INFORMATION section start

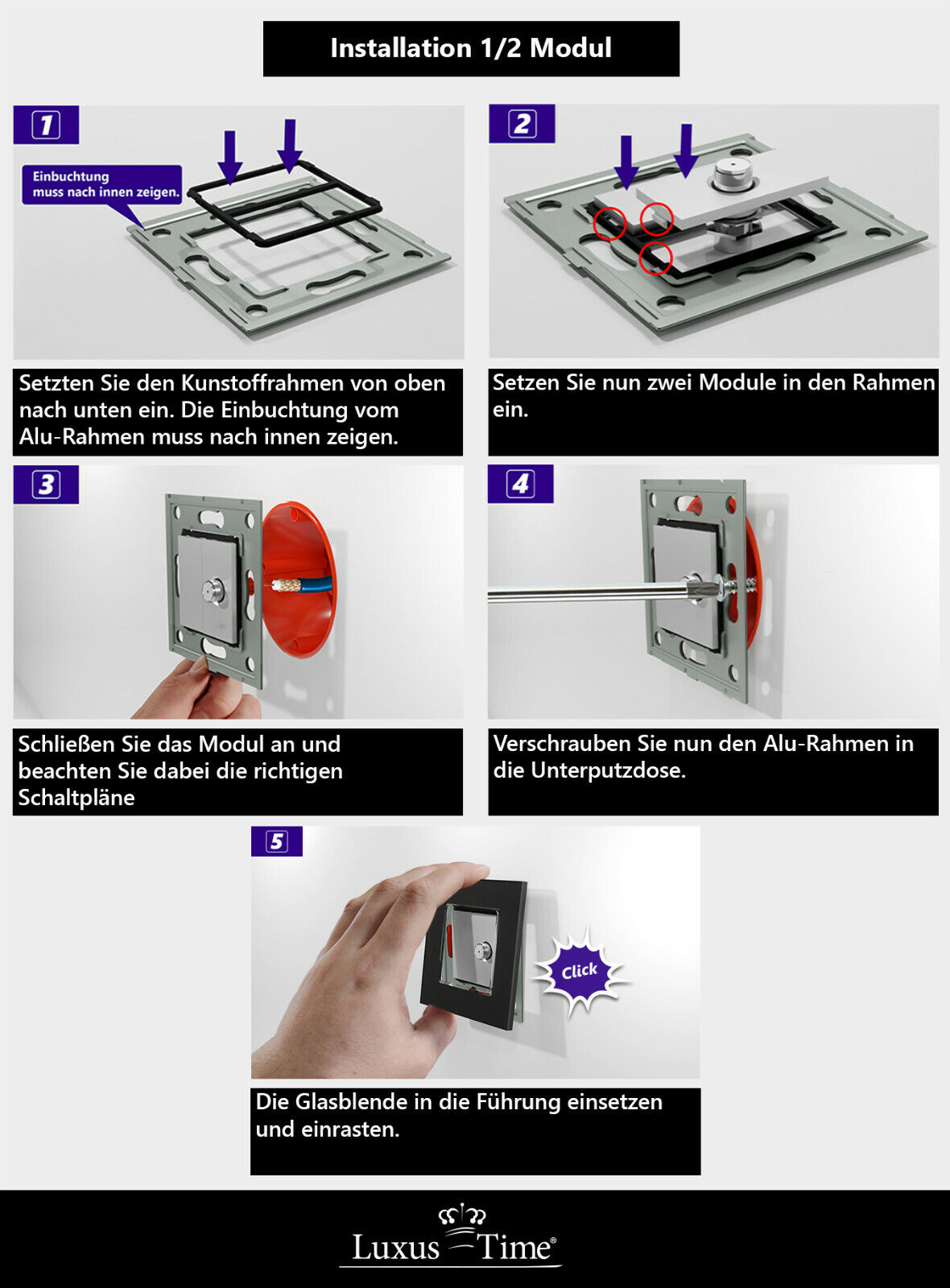 Installation 1/2 Modul

1

Einbuchtung muss nach innen zeigen.

Setzten Sie den Kunstoffrahmen von oben nach unten ein. Die Einbuchtung vom Alu-Rahmen muss nach innen zeigen.

2

Setzen Sie nun zwei Module in den Rahmen ein.

3

Schließen Sie das Modul an und beachten Sie dabei die richtigen Schaltpläne

4

Verschrauben Sie nun den Alu-Rahmen in die Unterputzdose.

5

Click

Die Glasblende in die Führung einsetzen und einrasten.

Luxus Time®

INFORMATION section end

● **EXERCISE REQUIREMENTS**: Filter the lines above, keeping and copying those that contain "nach".

● **SOLUTION TO THIS EXERCISE**:
Einbuchtung muss nach innen zeigen.
Setzten Sie den Kunstoffrahmen von oben nach unten ein. Die Einbuchtung vom Alu-Rahmen muss nach innen zeigen.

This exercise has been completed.